On Inequality

1 February 2022

Inequality is wiser and is preferable to equality. Inequality was placed as the very foundation of the created world. We should rejoice over this inequality and not rebel against it, because it was put in place by love, not by hatred; by wisdom, not derangement. Our life isn’t wretched through a shortage of equality, but because of a lack of love and spiritual understanding among us. Add more of the love of God and a better spiritual understanding of life and you’ll see that even twice as much inequality couldn’t vitiate the bliss people would feel. People are unequal because they’re not all needed in the same way: Alexander the Great and Diogenes weren’t equally weak; Peter and Alexios, again, weren’t equally able to love; Paul and Judas weren’t equally fitted to justice.

Making everything equal results in a weakening of creation. Life is based on inequalities.

If you really look carefully at yourself, you’ll see that you don’t really want equality. What you actually want is the elevation of the small and weak to the same level as the great and mighty. This is a very noble aspiration. But, because you don’t have the power to elevate the small and weak, you bring down the great and the mighty to the lower level.

If you’re interested in life, you’re also just as interest in victory. But a life that contains the word victory, must also contain the word inequality. God gave strength to the powerful so that they could help the weak; wealth to the rich so that they could carry out works of charity; wisdom to the wise, so that they could teach the ignorant and make the foolish understand.

The Lord shared his gifts among people in an inequal way so that, because of this inequality, there’d be constant activity in people’s life. Nobody’s to blame that they didn’t enter this life with greater potential. But they will be responsible if they don’t develop their gifts to the full, if they don’t use their gifts to justify their existence and to carry out their mission.
----------------------------------------
Activity:
In the text on inequality, change "Diogenes" to "Socrates" and write out the passage starting with "On Inequality" and going on through "fitted to justice.".

Given information:
----------------------------------------
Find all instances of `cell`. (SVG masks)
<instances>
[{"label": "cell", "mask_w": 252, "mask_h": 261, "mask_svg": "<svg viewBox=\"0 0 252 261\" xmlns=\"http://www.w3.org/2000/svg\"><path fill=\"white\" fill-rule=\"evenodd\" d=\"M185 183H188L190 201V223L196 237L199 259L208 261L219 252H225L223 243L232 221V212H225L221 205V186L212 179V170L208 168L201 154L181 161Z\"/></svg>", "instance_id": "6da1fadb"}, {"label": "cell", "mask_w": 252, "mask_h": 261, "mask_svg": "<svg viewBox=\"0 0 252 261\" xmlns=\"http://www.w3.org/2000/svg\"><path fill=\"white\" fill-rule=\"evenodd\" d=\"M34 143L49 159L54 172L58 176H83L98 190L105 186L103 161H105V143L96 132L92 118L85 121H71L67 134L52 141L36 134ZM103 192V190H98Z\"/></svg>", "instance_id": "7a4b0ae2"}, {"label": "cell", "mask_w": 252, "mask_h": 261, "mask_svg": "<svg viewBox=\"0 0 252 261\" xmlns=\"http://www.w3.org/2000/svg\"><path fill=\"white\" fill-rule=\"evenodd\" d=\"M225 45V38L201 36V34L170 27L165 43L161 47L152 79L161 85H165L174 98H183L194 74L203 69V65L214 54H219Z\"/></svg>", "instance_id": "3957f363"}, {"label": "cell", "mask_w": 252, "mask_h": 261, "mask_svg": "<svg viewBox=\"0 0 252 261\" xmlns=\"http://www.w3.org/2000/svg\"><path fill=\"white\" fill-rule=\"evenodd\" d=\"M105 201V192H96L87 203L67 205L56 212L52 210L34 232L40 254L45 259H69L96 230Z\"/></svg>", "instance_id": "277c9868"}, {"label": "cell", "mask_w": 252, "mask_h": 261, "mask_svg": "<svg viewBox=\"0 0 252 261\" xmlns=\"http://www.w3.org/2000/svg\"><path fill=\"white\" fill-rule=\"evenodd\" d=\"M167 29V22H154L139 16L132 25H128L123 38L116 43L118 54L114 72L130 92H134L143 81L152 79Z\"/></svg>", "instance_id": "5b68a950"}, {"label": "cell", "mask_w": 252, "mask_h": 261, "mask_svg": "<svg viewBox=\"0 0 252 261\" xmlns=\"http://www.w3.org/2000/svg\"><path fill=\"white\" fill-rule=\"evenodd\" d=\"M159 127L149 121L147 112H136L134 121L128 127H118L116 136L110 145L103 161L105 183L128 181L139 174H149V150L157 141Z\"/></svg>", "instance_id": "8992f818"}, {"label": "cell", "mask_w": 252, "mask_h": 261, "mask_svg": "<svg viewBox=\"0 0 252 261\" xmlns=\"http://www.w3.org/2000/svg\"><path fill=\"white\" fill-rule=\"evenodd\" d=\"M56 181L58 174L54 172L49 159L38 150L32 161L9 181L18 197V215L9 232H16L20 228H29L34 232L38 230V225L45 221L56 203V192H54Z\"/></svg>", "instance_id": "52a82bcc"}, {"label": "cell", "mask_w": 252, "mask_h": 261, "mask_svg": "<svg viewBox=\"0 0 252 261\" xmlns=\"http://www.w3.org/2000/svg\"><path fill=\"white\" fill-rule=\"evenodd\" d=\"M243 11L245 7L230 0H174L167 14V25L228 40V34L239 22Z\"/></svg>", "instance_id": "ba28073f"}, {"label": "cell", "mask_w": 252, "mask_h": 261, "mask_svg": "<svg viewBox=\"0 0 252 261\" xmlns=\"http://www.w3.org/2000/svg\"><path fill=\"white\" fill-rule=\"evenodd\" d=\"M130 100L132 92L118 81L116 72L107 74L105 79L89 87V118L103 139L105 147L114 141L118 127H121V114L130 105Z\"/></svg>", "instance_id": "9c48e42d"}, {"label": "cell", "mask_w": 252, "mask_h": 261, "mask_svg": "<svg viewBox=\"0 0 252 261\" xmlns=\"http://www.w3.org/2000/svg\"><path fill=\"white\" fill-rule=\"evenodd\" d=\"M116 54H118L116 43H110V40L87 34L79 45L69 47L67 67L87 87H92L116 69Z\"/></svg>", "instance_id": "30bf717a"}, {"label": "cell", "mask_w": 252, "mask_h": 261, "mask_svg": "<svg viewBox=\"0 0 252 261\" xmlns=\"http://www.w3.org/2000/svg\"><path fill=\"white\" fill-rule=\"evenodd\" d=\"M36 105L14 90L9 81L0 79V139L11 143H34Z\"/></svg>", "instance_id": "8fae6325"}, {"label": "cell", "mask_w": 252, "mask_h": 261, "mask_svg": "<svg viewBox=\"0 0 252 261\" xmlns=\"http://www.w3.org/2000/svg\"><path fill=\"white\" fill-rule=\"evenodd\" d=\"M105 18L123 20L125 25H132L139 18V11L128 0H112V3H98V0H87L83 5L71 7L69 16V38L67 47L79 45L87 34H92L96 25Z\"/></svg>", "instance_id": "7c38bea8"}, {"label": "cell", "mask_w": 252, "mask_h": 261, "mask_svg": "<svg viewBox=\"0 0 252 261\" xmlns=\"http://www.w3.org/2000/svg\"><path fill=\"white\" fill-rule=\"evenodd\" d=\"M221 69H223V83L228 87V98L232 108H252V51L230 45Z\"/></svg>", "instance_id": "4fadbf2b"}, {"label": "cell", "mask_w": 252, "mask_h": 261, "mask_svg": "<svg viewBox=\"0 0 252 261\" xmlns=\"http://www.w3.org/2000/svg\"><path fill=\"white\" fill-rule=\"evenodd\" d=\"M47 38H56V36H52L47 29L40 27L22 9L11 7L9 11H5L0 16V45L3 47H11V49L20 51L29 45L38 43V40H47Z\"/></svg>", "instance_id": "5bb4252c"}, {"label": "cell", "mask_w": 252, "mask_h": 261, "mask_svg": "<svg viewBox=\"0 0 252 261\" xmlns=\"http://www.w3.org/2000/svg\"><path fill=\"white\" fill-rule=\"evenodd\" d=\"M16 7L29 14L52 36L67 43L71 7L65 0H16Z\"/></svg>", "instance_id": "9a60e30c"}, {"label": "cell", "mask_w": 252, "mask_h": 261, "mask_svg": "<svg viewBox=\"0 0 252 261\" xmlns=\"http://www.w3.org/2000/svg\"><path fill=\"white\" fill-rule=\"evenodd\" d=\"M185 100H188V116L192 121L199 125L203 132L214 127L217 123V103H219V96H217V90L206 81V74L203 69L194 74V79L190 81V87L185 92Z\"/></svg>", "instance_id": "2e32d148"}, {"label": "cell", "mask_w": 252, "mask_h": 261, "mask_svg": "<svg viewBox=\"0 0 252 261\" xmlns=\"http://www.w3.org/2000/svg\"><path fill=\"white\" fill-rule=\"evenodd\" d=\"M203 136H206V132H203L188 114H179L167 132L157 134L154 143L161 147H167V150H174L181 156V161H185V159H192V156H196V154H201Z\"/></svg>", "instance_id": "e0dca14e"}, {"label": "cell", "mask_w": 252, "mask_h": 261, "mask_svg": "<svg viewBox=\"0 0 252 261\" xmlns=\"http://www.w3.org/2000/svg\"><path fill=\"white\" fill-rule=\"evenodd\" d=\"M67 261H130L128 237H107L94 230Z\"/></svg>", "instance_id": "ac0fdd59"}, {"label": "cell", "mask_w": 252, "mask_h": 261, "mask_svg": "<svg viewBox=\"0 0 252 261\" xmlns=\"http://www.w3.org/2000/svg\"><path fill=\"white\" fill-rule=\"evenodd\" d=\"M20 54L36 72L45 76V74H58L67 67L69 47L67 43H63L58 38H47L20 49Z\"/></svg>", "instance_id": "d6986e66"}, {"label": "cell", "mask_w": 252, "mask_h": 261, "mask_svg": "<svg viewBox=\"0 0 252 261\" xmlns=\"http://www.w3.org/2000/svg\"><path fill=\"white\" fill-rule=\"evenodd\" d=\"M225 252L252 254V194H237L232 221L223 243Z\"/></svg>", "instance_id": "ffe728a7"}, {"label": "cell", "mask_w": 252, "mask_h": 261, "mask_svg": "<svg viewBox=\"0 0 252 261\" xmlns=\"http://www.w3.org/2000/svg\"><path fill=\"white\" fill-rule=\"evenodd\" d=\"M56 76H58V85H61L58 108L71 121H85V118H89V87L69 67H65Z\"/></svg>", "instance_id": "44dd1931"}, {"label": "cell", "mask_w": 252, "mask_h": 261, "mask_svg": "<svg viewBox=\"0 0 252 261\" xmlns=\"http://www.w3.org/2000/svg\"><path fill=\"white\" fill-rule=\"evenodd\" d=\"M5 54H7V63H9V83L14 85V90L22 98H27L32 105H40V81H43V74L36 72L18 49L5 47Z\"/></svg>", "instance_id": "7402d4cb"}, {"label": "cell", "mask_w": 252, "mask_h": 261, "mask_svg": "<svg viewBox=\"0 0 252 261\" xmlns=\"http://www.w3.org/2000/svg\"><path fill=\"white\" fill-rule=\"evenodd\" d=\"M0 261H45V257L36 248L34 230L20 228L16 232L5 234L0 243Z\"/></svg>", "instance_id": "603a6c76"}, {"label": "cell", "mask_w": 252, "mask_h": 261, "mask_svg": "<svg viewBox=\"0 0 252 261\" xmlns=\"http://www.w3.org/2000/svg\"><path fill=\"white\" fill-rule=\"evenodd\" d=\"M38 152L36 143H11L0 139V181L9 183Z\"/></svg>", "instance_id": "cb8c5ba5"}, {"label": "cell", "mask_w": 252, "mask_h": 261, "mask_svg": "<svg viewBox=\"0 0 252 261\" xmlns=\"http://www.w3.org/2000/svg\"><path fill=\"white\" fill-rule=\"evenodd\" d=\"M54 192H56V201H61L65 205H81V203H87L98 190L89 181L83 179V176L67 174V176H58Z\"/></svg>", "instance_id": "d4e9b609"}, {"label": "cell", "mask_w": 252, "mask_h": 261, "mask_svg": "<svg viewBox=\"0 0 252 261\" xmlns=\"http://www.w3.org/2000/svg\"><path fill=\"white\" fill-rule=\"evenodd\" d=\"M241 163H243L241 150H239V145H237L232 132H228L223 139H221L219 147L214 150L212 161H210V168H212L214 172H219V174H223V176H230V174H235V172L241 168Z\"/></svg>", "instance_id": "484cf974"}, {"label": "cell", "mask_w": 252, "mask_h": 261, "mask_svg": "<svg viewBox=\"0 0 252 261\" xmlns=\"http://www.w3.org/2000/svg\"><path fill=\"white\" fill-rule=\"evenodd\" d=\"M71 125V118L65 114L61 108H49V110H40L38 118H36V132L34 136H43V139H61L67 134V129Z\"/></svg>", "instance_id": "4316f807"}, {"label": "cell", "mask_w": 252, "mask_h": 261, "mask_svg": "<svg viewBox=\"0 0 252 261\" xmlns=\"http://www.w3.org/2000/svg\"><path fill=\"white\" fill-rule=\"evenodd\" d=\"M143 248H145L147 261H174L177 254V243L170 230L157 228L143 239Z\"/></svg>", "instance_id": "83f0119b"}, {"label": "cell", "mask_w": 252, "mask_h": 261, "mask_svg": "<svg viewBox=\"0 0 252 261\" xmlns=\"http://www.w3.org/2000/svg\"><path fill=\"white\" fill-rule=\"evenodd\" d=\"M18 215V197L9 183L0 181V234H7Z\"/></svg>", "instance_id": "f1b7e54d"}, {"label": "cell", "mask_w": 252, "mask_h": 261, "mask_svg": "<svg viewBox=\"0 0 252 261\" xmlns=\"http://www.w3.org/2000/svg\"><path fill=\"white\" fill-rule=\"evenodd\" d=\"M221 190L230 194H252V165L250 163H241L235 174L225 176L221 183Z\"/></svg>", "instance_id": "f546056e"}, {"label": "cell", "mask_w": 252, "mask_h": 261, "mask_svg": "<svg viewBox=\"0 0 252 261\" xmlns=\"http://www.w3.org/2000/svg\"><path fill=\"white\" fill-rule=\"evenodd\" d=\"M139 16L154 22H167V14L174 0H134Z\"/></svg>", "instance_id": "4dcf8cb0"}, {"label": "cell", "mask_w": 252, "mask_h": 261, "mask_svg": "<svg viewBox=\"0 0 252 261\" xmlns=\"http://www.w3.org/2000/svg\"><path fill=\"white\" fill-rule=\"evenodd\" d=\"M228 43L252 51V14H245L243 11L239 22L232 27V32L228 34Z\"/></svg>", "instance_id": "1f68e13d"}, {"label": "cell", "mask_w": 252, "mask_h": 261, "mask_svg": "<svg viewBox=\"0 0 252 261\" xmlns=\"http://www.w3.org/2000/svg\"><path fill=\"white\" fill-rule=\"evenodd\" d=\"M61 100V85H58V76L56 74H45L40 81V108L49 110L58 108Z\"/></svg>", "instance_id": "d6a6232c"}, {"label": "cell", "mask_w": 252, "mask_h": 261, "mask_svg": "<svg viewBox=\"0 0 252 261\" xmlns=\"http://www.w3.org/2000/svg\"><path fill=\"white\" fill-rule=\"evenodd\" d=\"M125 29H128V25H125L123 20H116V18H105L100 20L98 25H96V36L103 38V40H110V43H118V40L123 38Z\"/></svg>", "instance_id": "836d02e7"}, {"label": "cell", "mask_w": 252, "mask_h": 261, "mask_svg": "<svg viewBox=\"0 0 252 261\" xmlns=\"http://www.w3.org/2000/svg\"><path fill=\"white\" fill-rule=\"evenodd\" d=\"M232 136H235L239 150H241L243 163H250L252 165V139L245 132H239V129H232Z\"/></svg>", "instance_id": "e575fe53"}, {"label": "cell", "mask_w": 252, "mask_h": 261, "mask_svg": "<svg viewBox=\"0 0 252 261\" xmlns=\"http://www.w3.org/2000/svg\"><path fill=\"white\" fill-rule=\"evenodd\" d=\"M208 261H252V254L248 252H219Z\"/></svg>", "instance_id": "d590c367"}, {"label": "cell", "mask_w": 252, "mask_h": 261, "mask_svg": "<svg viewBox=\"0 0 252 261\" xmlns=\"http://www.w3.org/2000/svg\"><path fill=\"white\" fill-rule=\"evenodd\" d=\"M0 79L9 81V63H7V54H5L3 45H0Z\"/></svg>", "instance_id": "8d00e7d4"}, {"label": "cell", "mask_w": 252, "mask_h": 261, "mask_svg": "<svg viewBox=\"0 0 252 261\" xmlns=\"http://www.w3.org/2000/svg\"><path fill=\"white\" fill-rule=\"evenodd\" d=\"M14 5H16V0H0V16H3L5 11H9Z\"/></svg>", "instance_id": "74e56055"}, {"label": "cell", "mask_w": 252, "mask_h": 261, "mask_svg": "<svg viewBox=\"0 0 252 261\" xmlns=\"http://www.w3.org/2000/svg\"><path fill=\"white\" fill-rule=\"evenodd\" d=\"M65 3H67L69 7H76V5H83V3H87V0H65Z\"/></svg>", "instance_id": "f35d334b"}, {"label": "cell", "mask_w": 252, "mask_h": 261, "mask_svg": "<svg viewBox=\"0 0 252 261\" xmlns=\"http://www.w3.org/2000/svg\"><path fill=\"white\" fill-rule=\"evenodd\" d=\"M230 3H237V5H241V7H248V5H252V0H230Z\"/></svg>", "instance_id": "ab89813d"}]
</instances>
----------------------------------------
Reply:
On Inequality

1 February 2022

Inequality is wiser and is preferable to equality. Inequality was placed as the very foundation of the created world. We should rejoice over this inequality and not rebel against it, because it was put in place by love, not by hatred; by wisdom, not derangement. Our life isn’t wretched through a shortage of equality, but because of a lack of love and spiritual understanding among us. Add more of the love of God and a better spiritual understanding of life and you’ll see that even twice as much inequality couldn’t vitiate the bliss people would feel. People are unequal because they’re not all needed in the same way: Alexander the Great and Socrates weren’t equally weak; Peter and Alexios, again, weren’t equally able to love; Paul and Judas weren’t equally fitted to justice.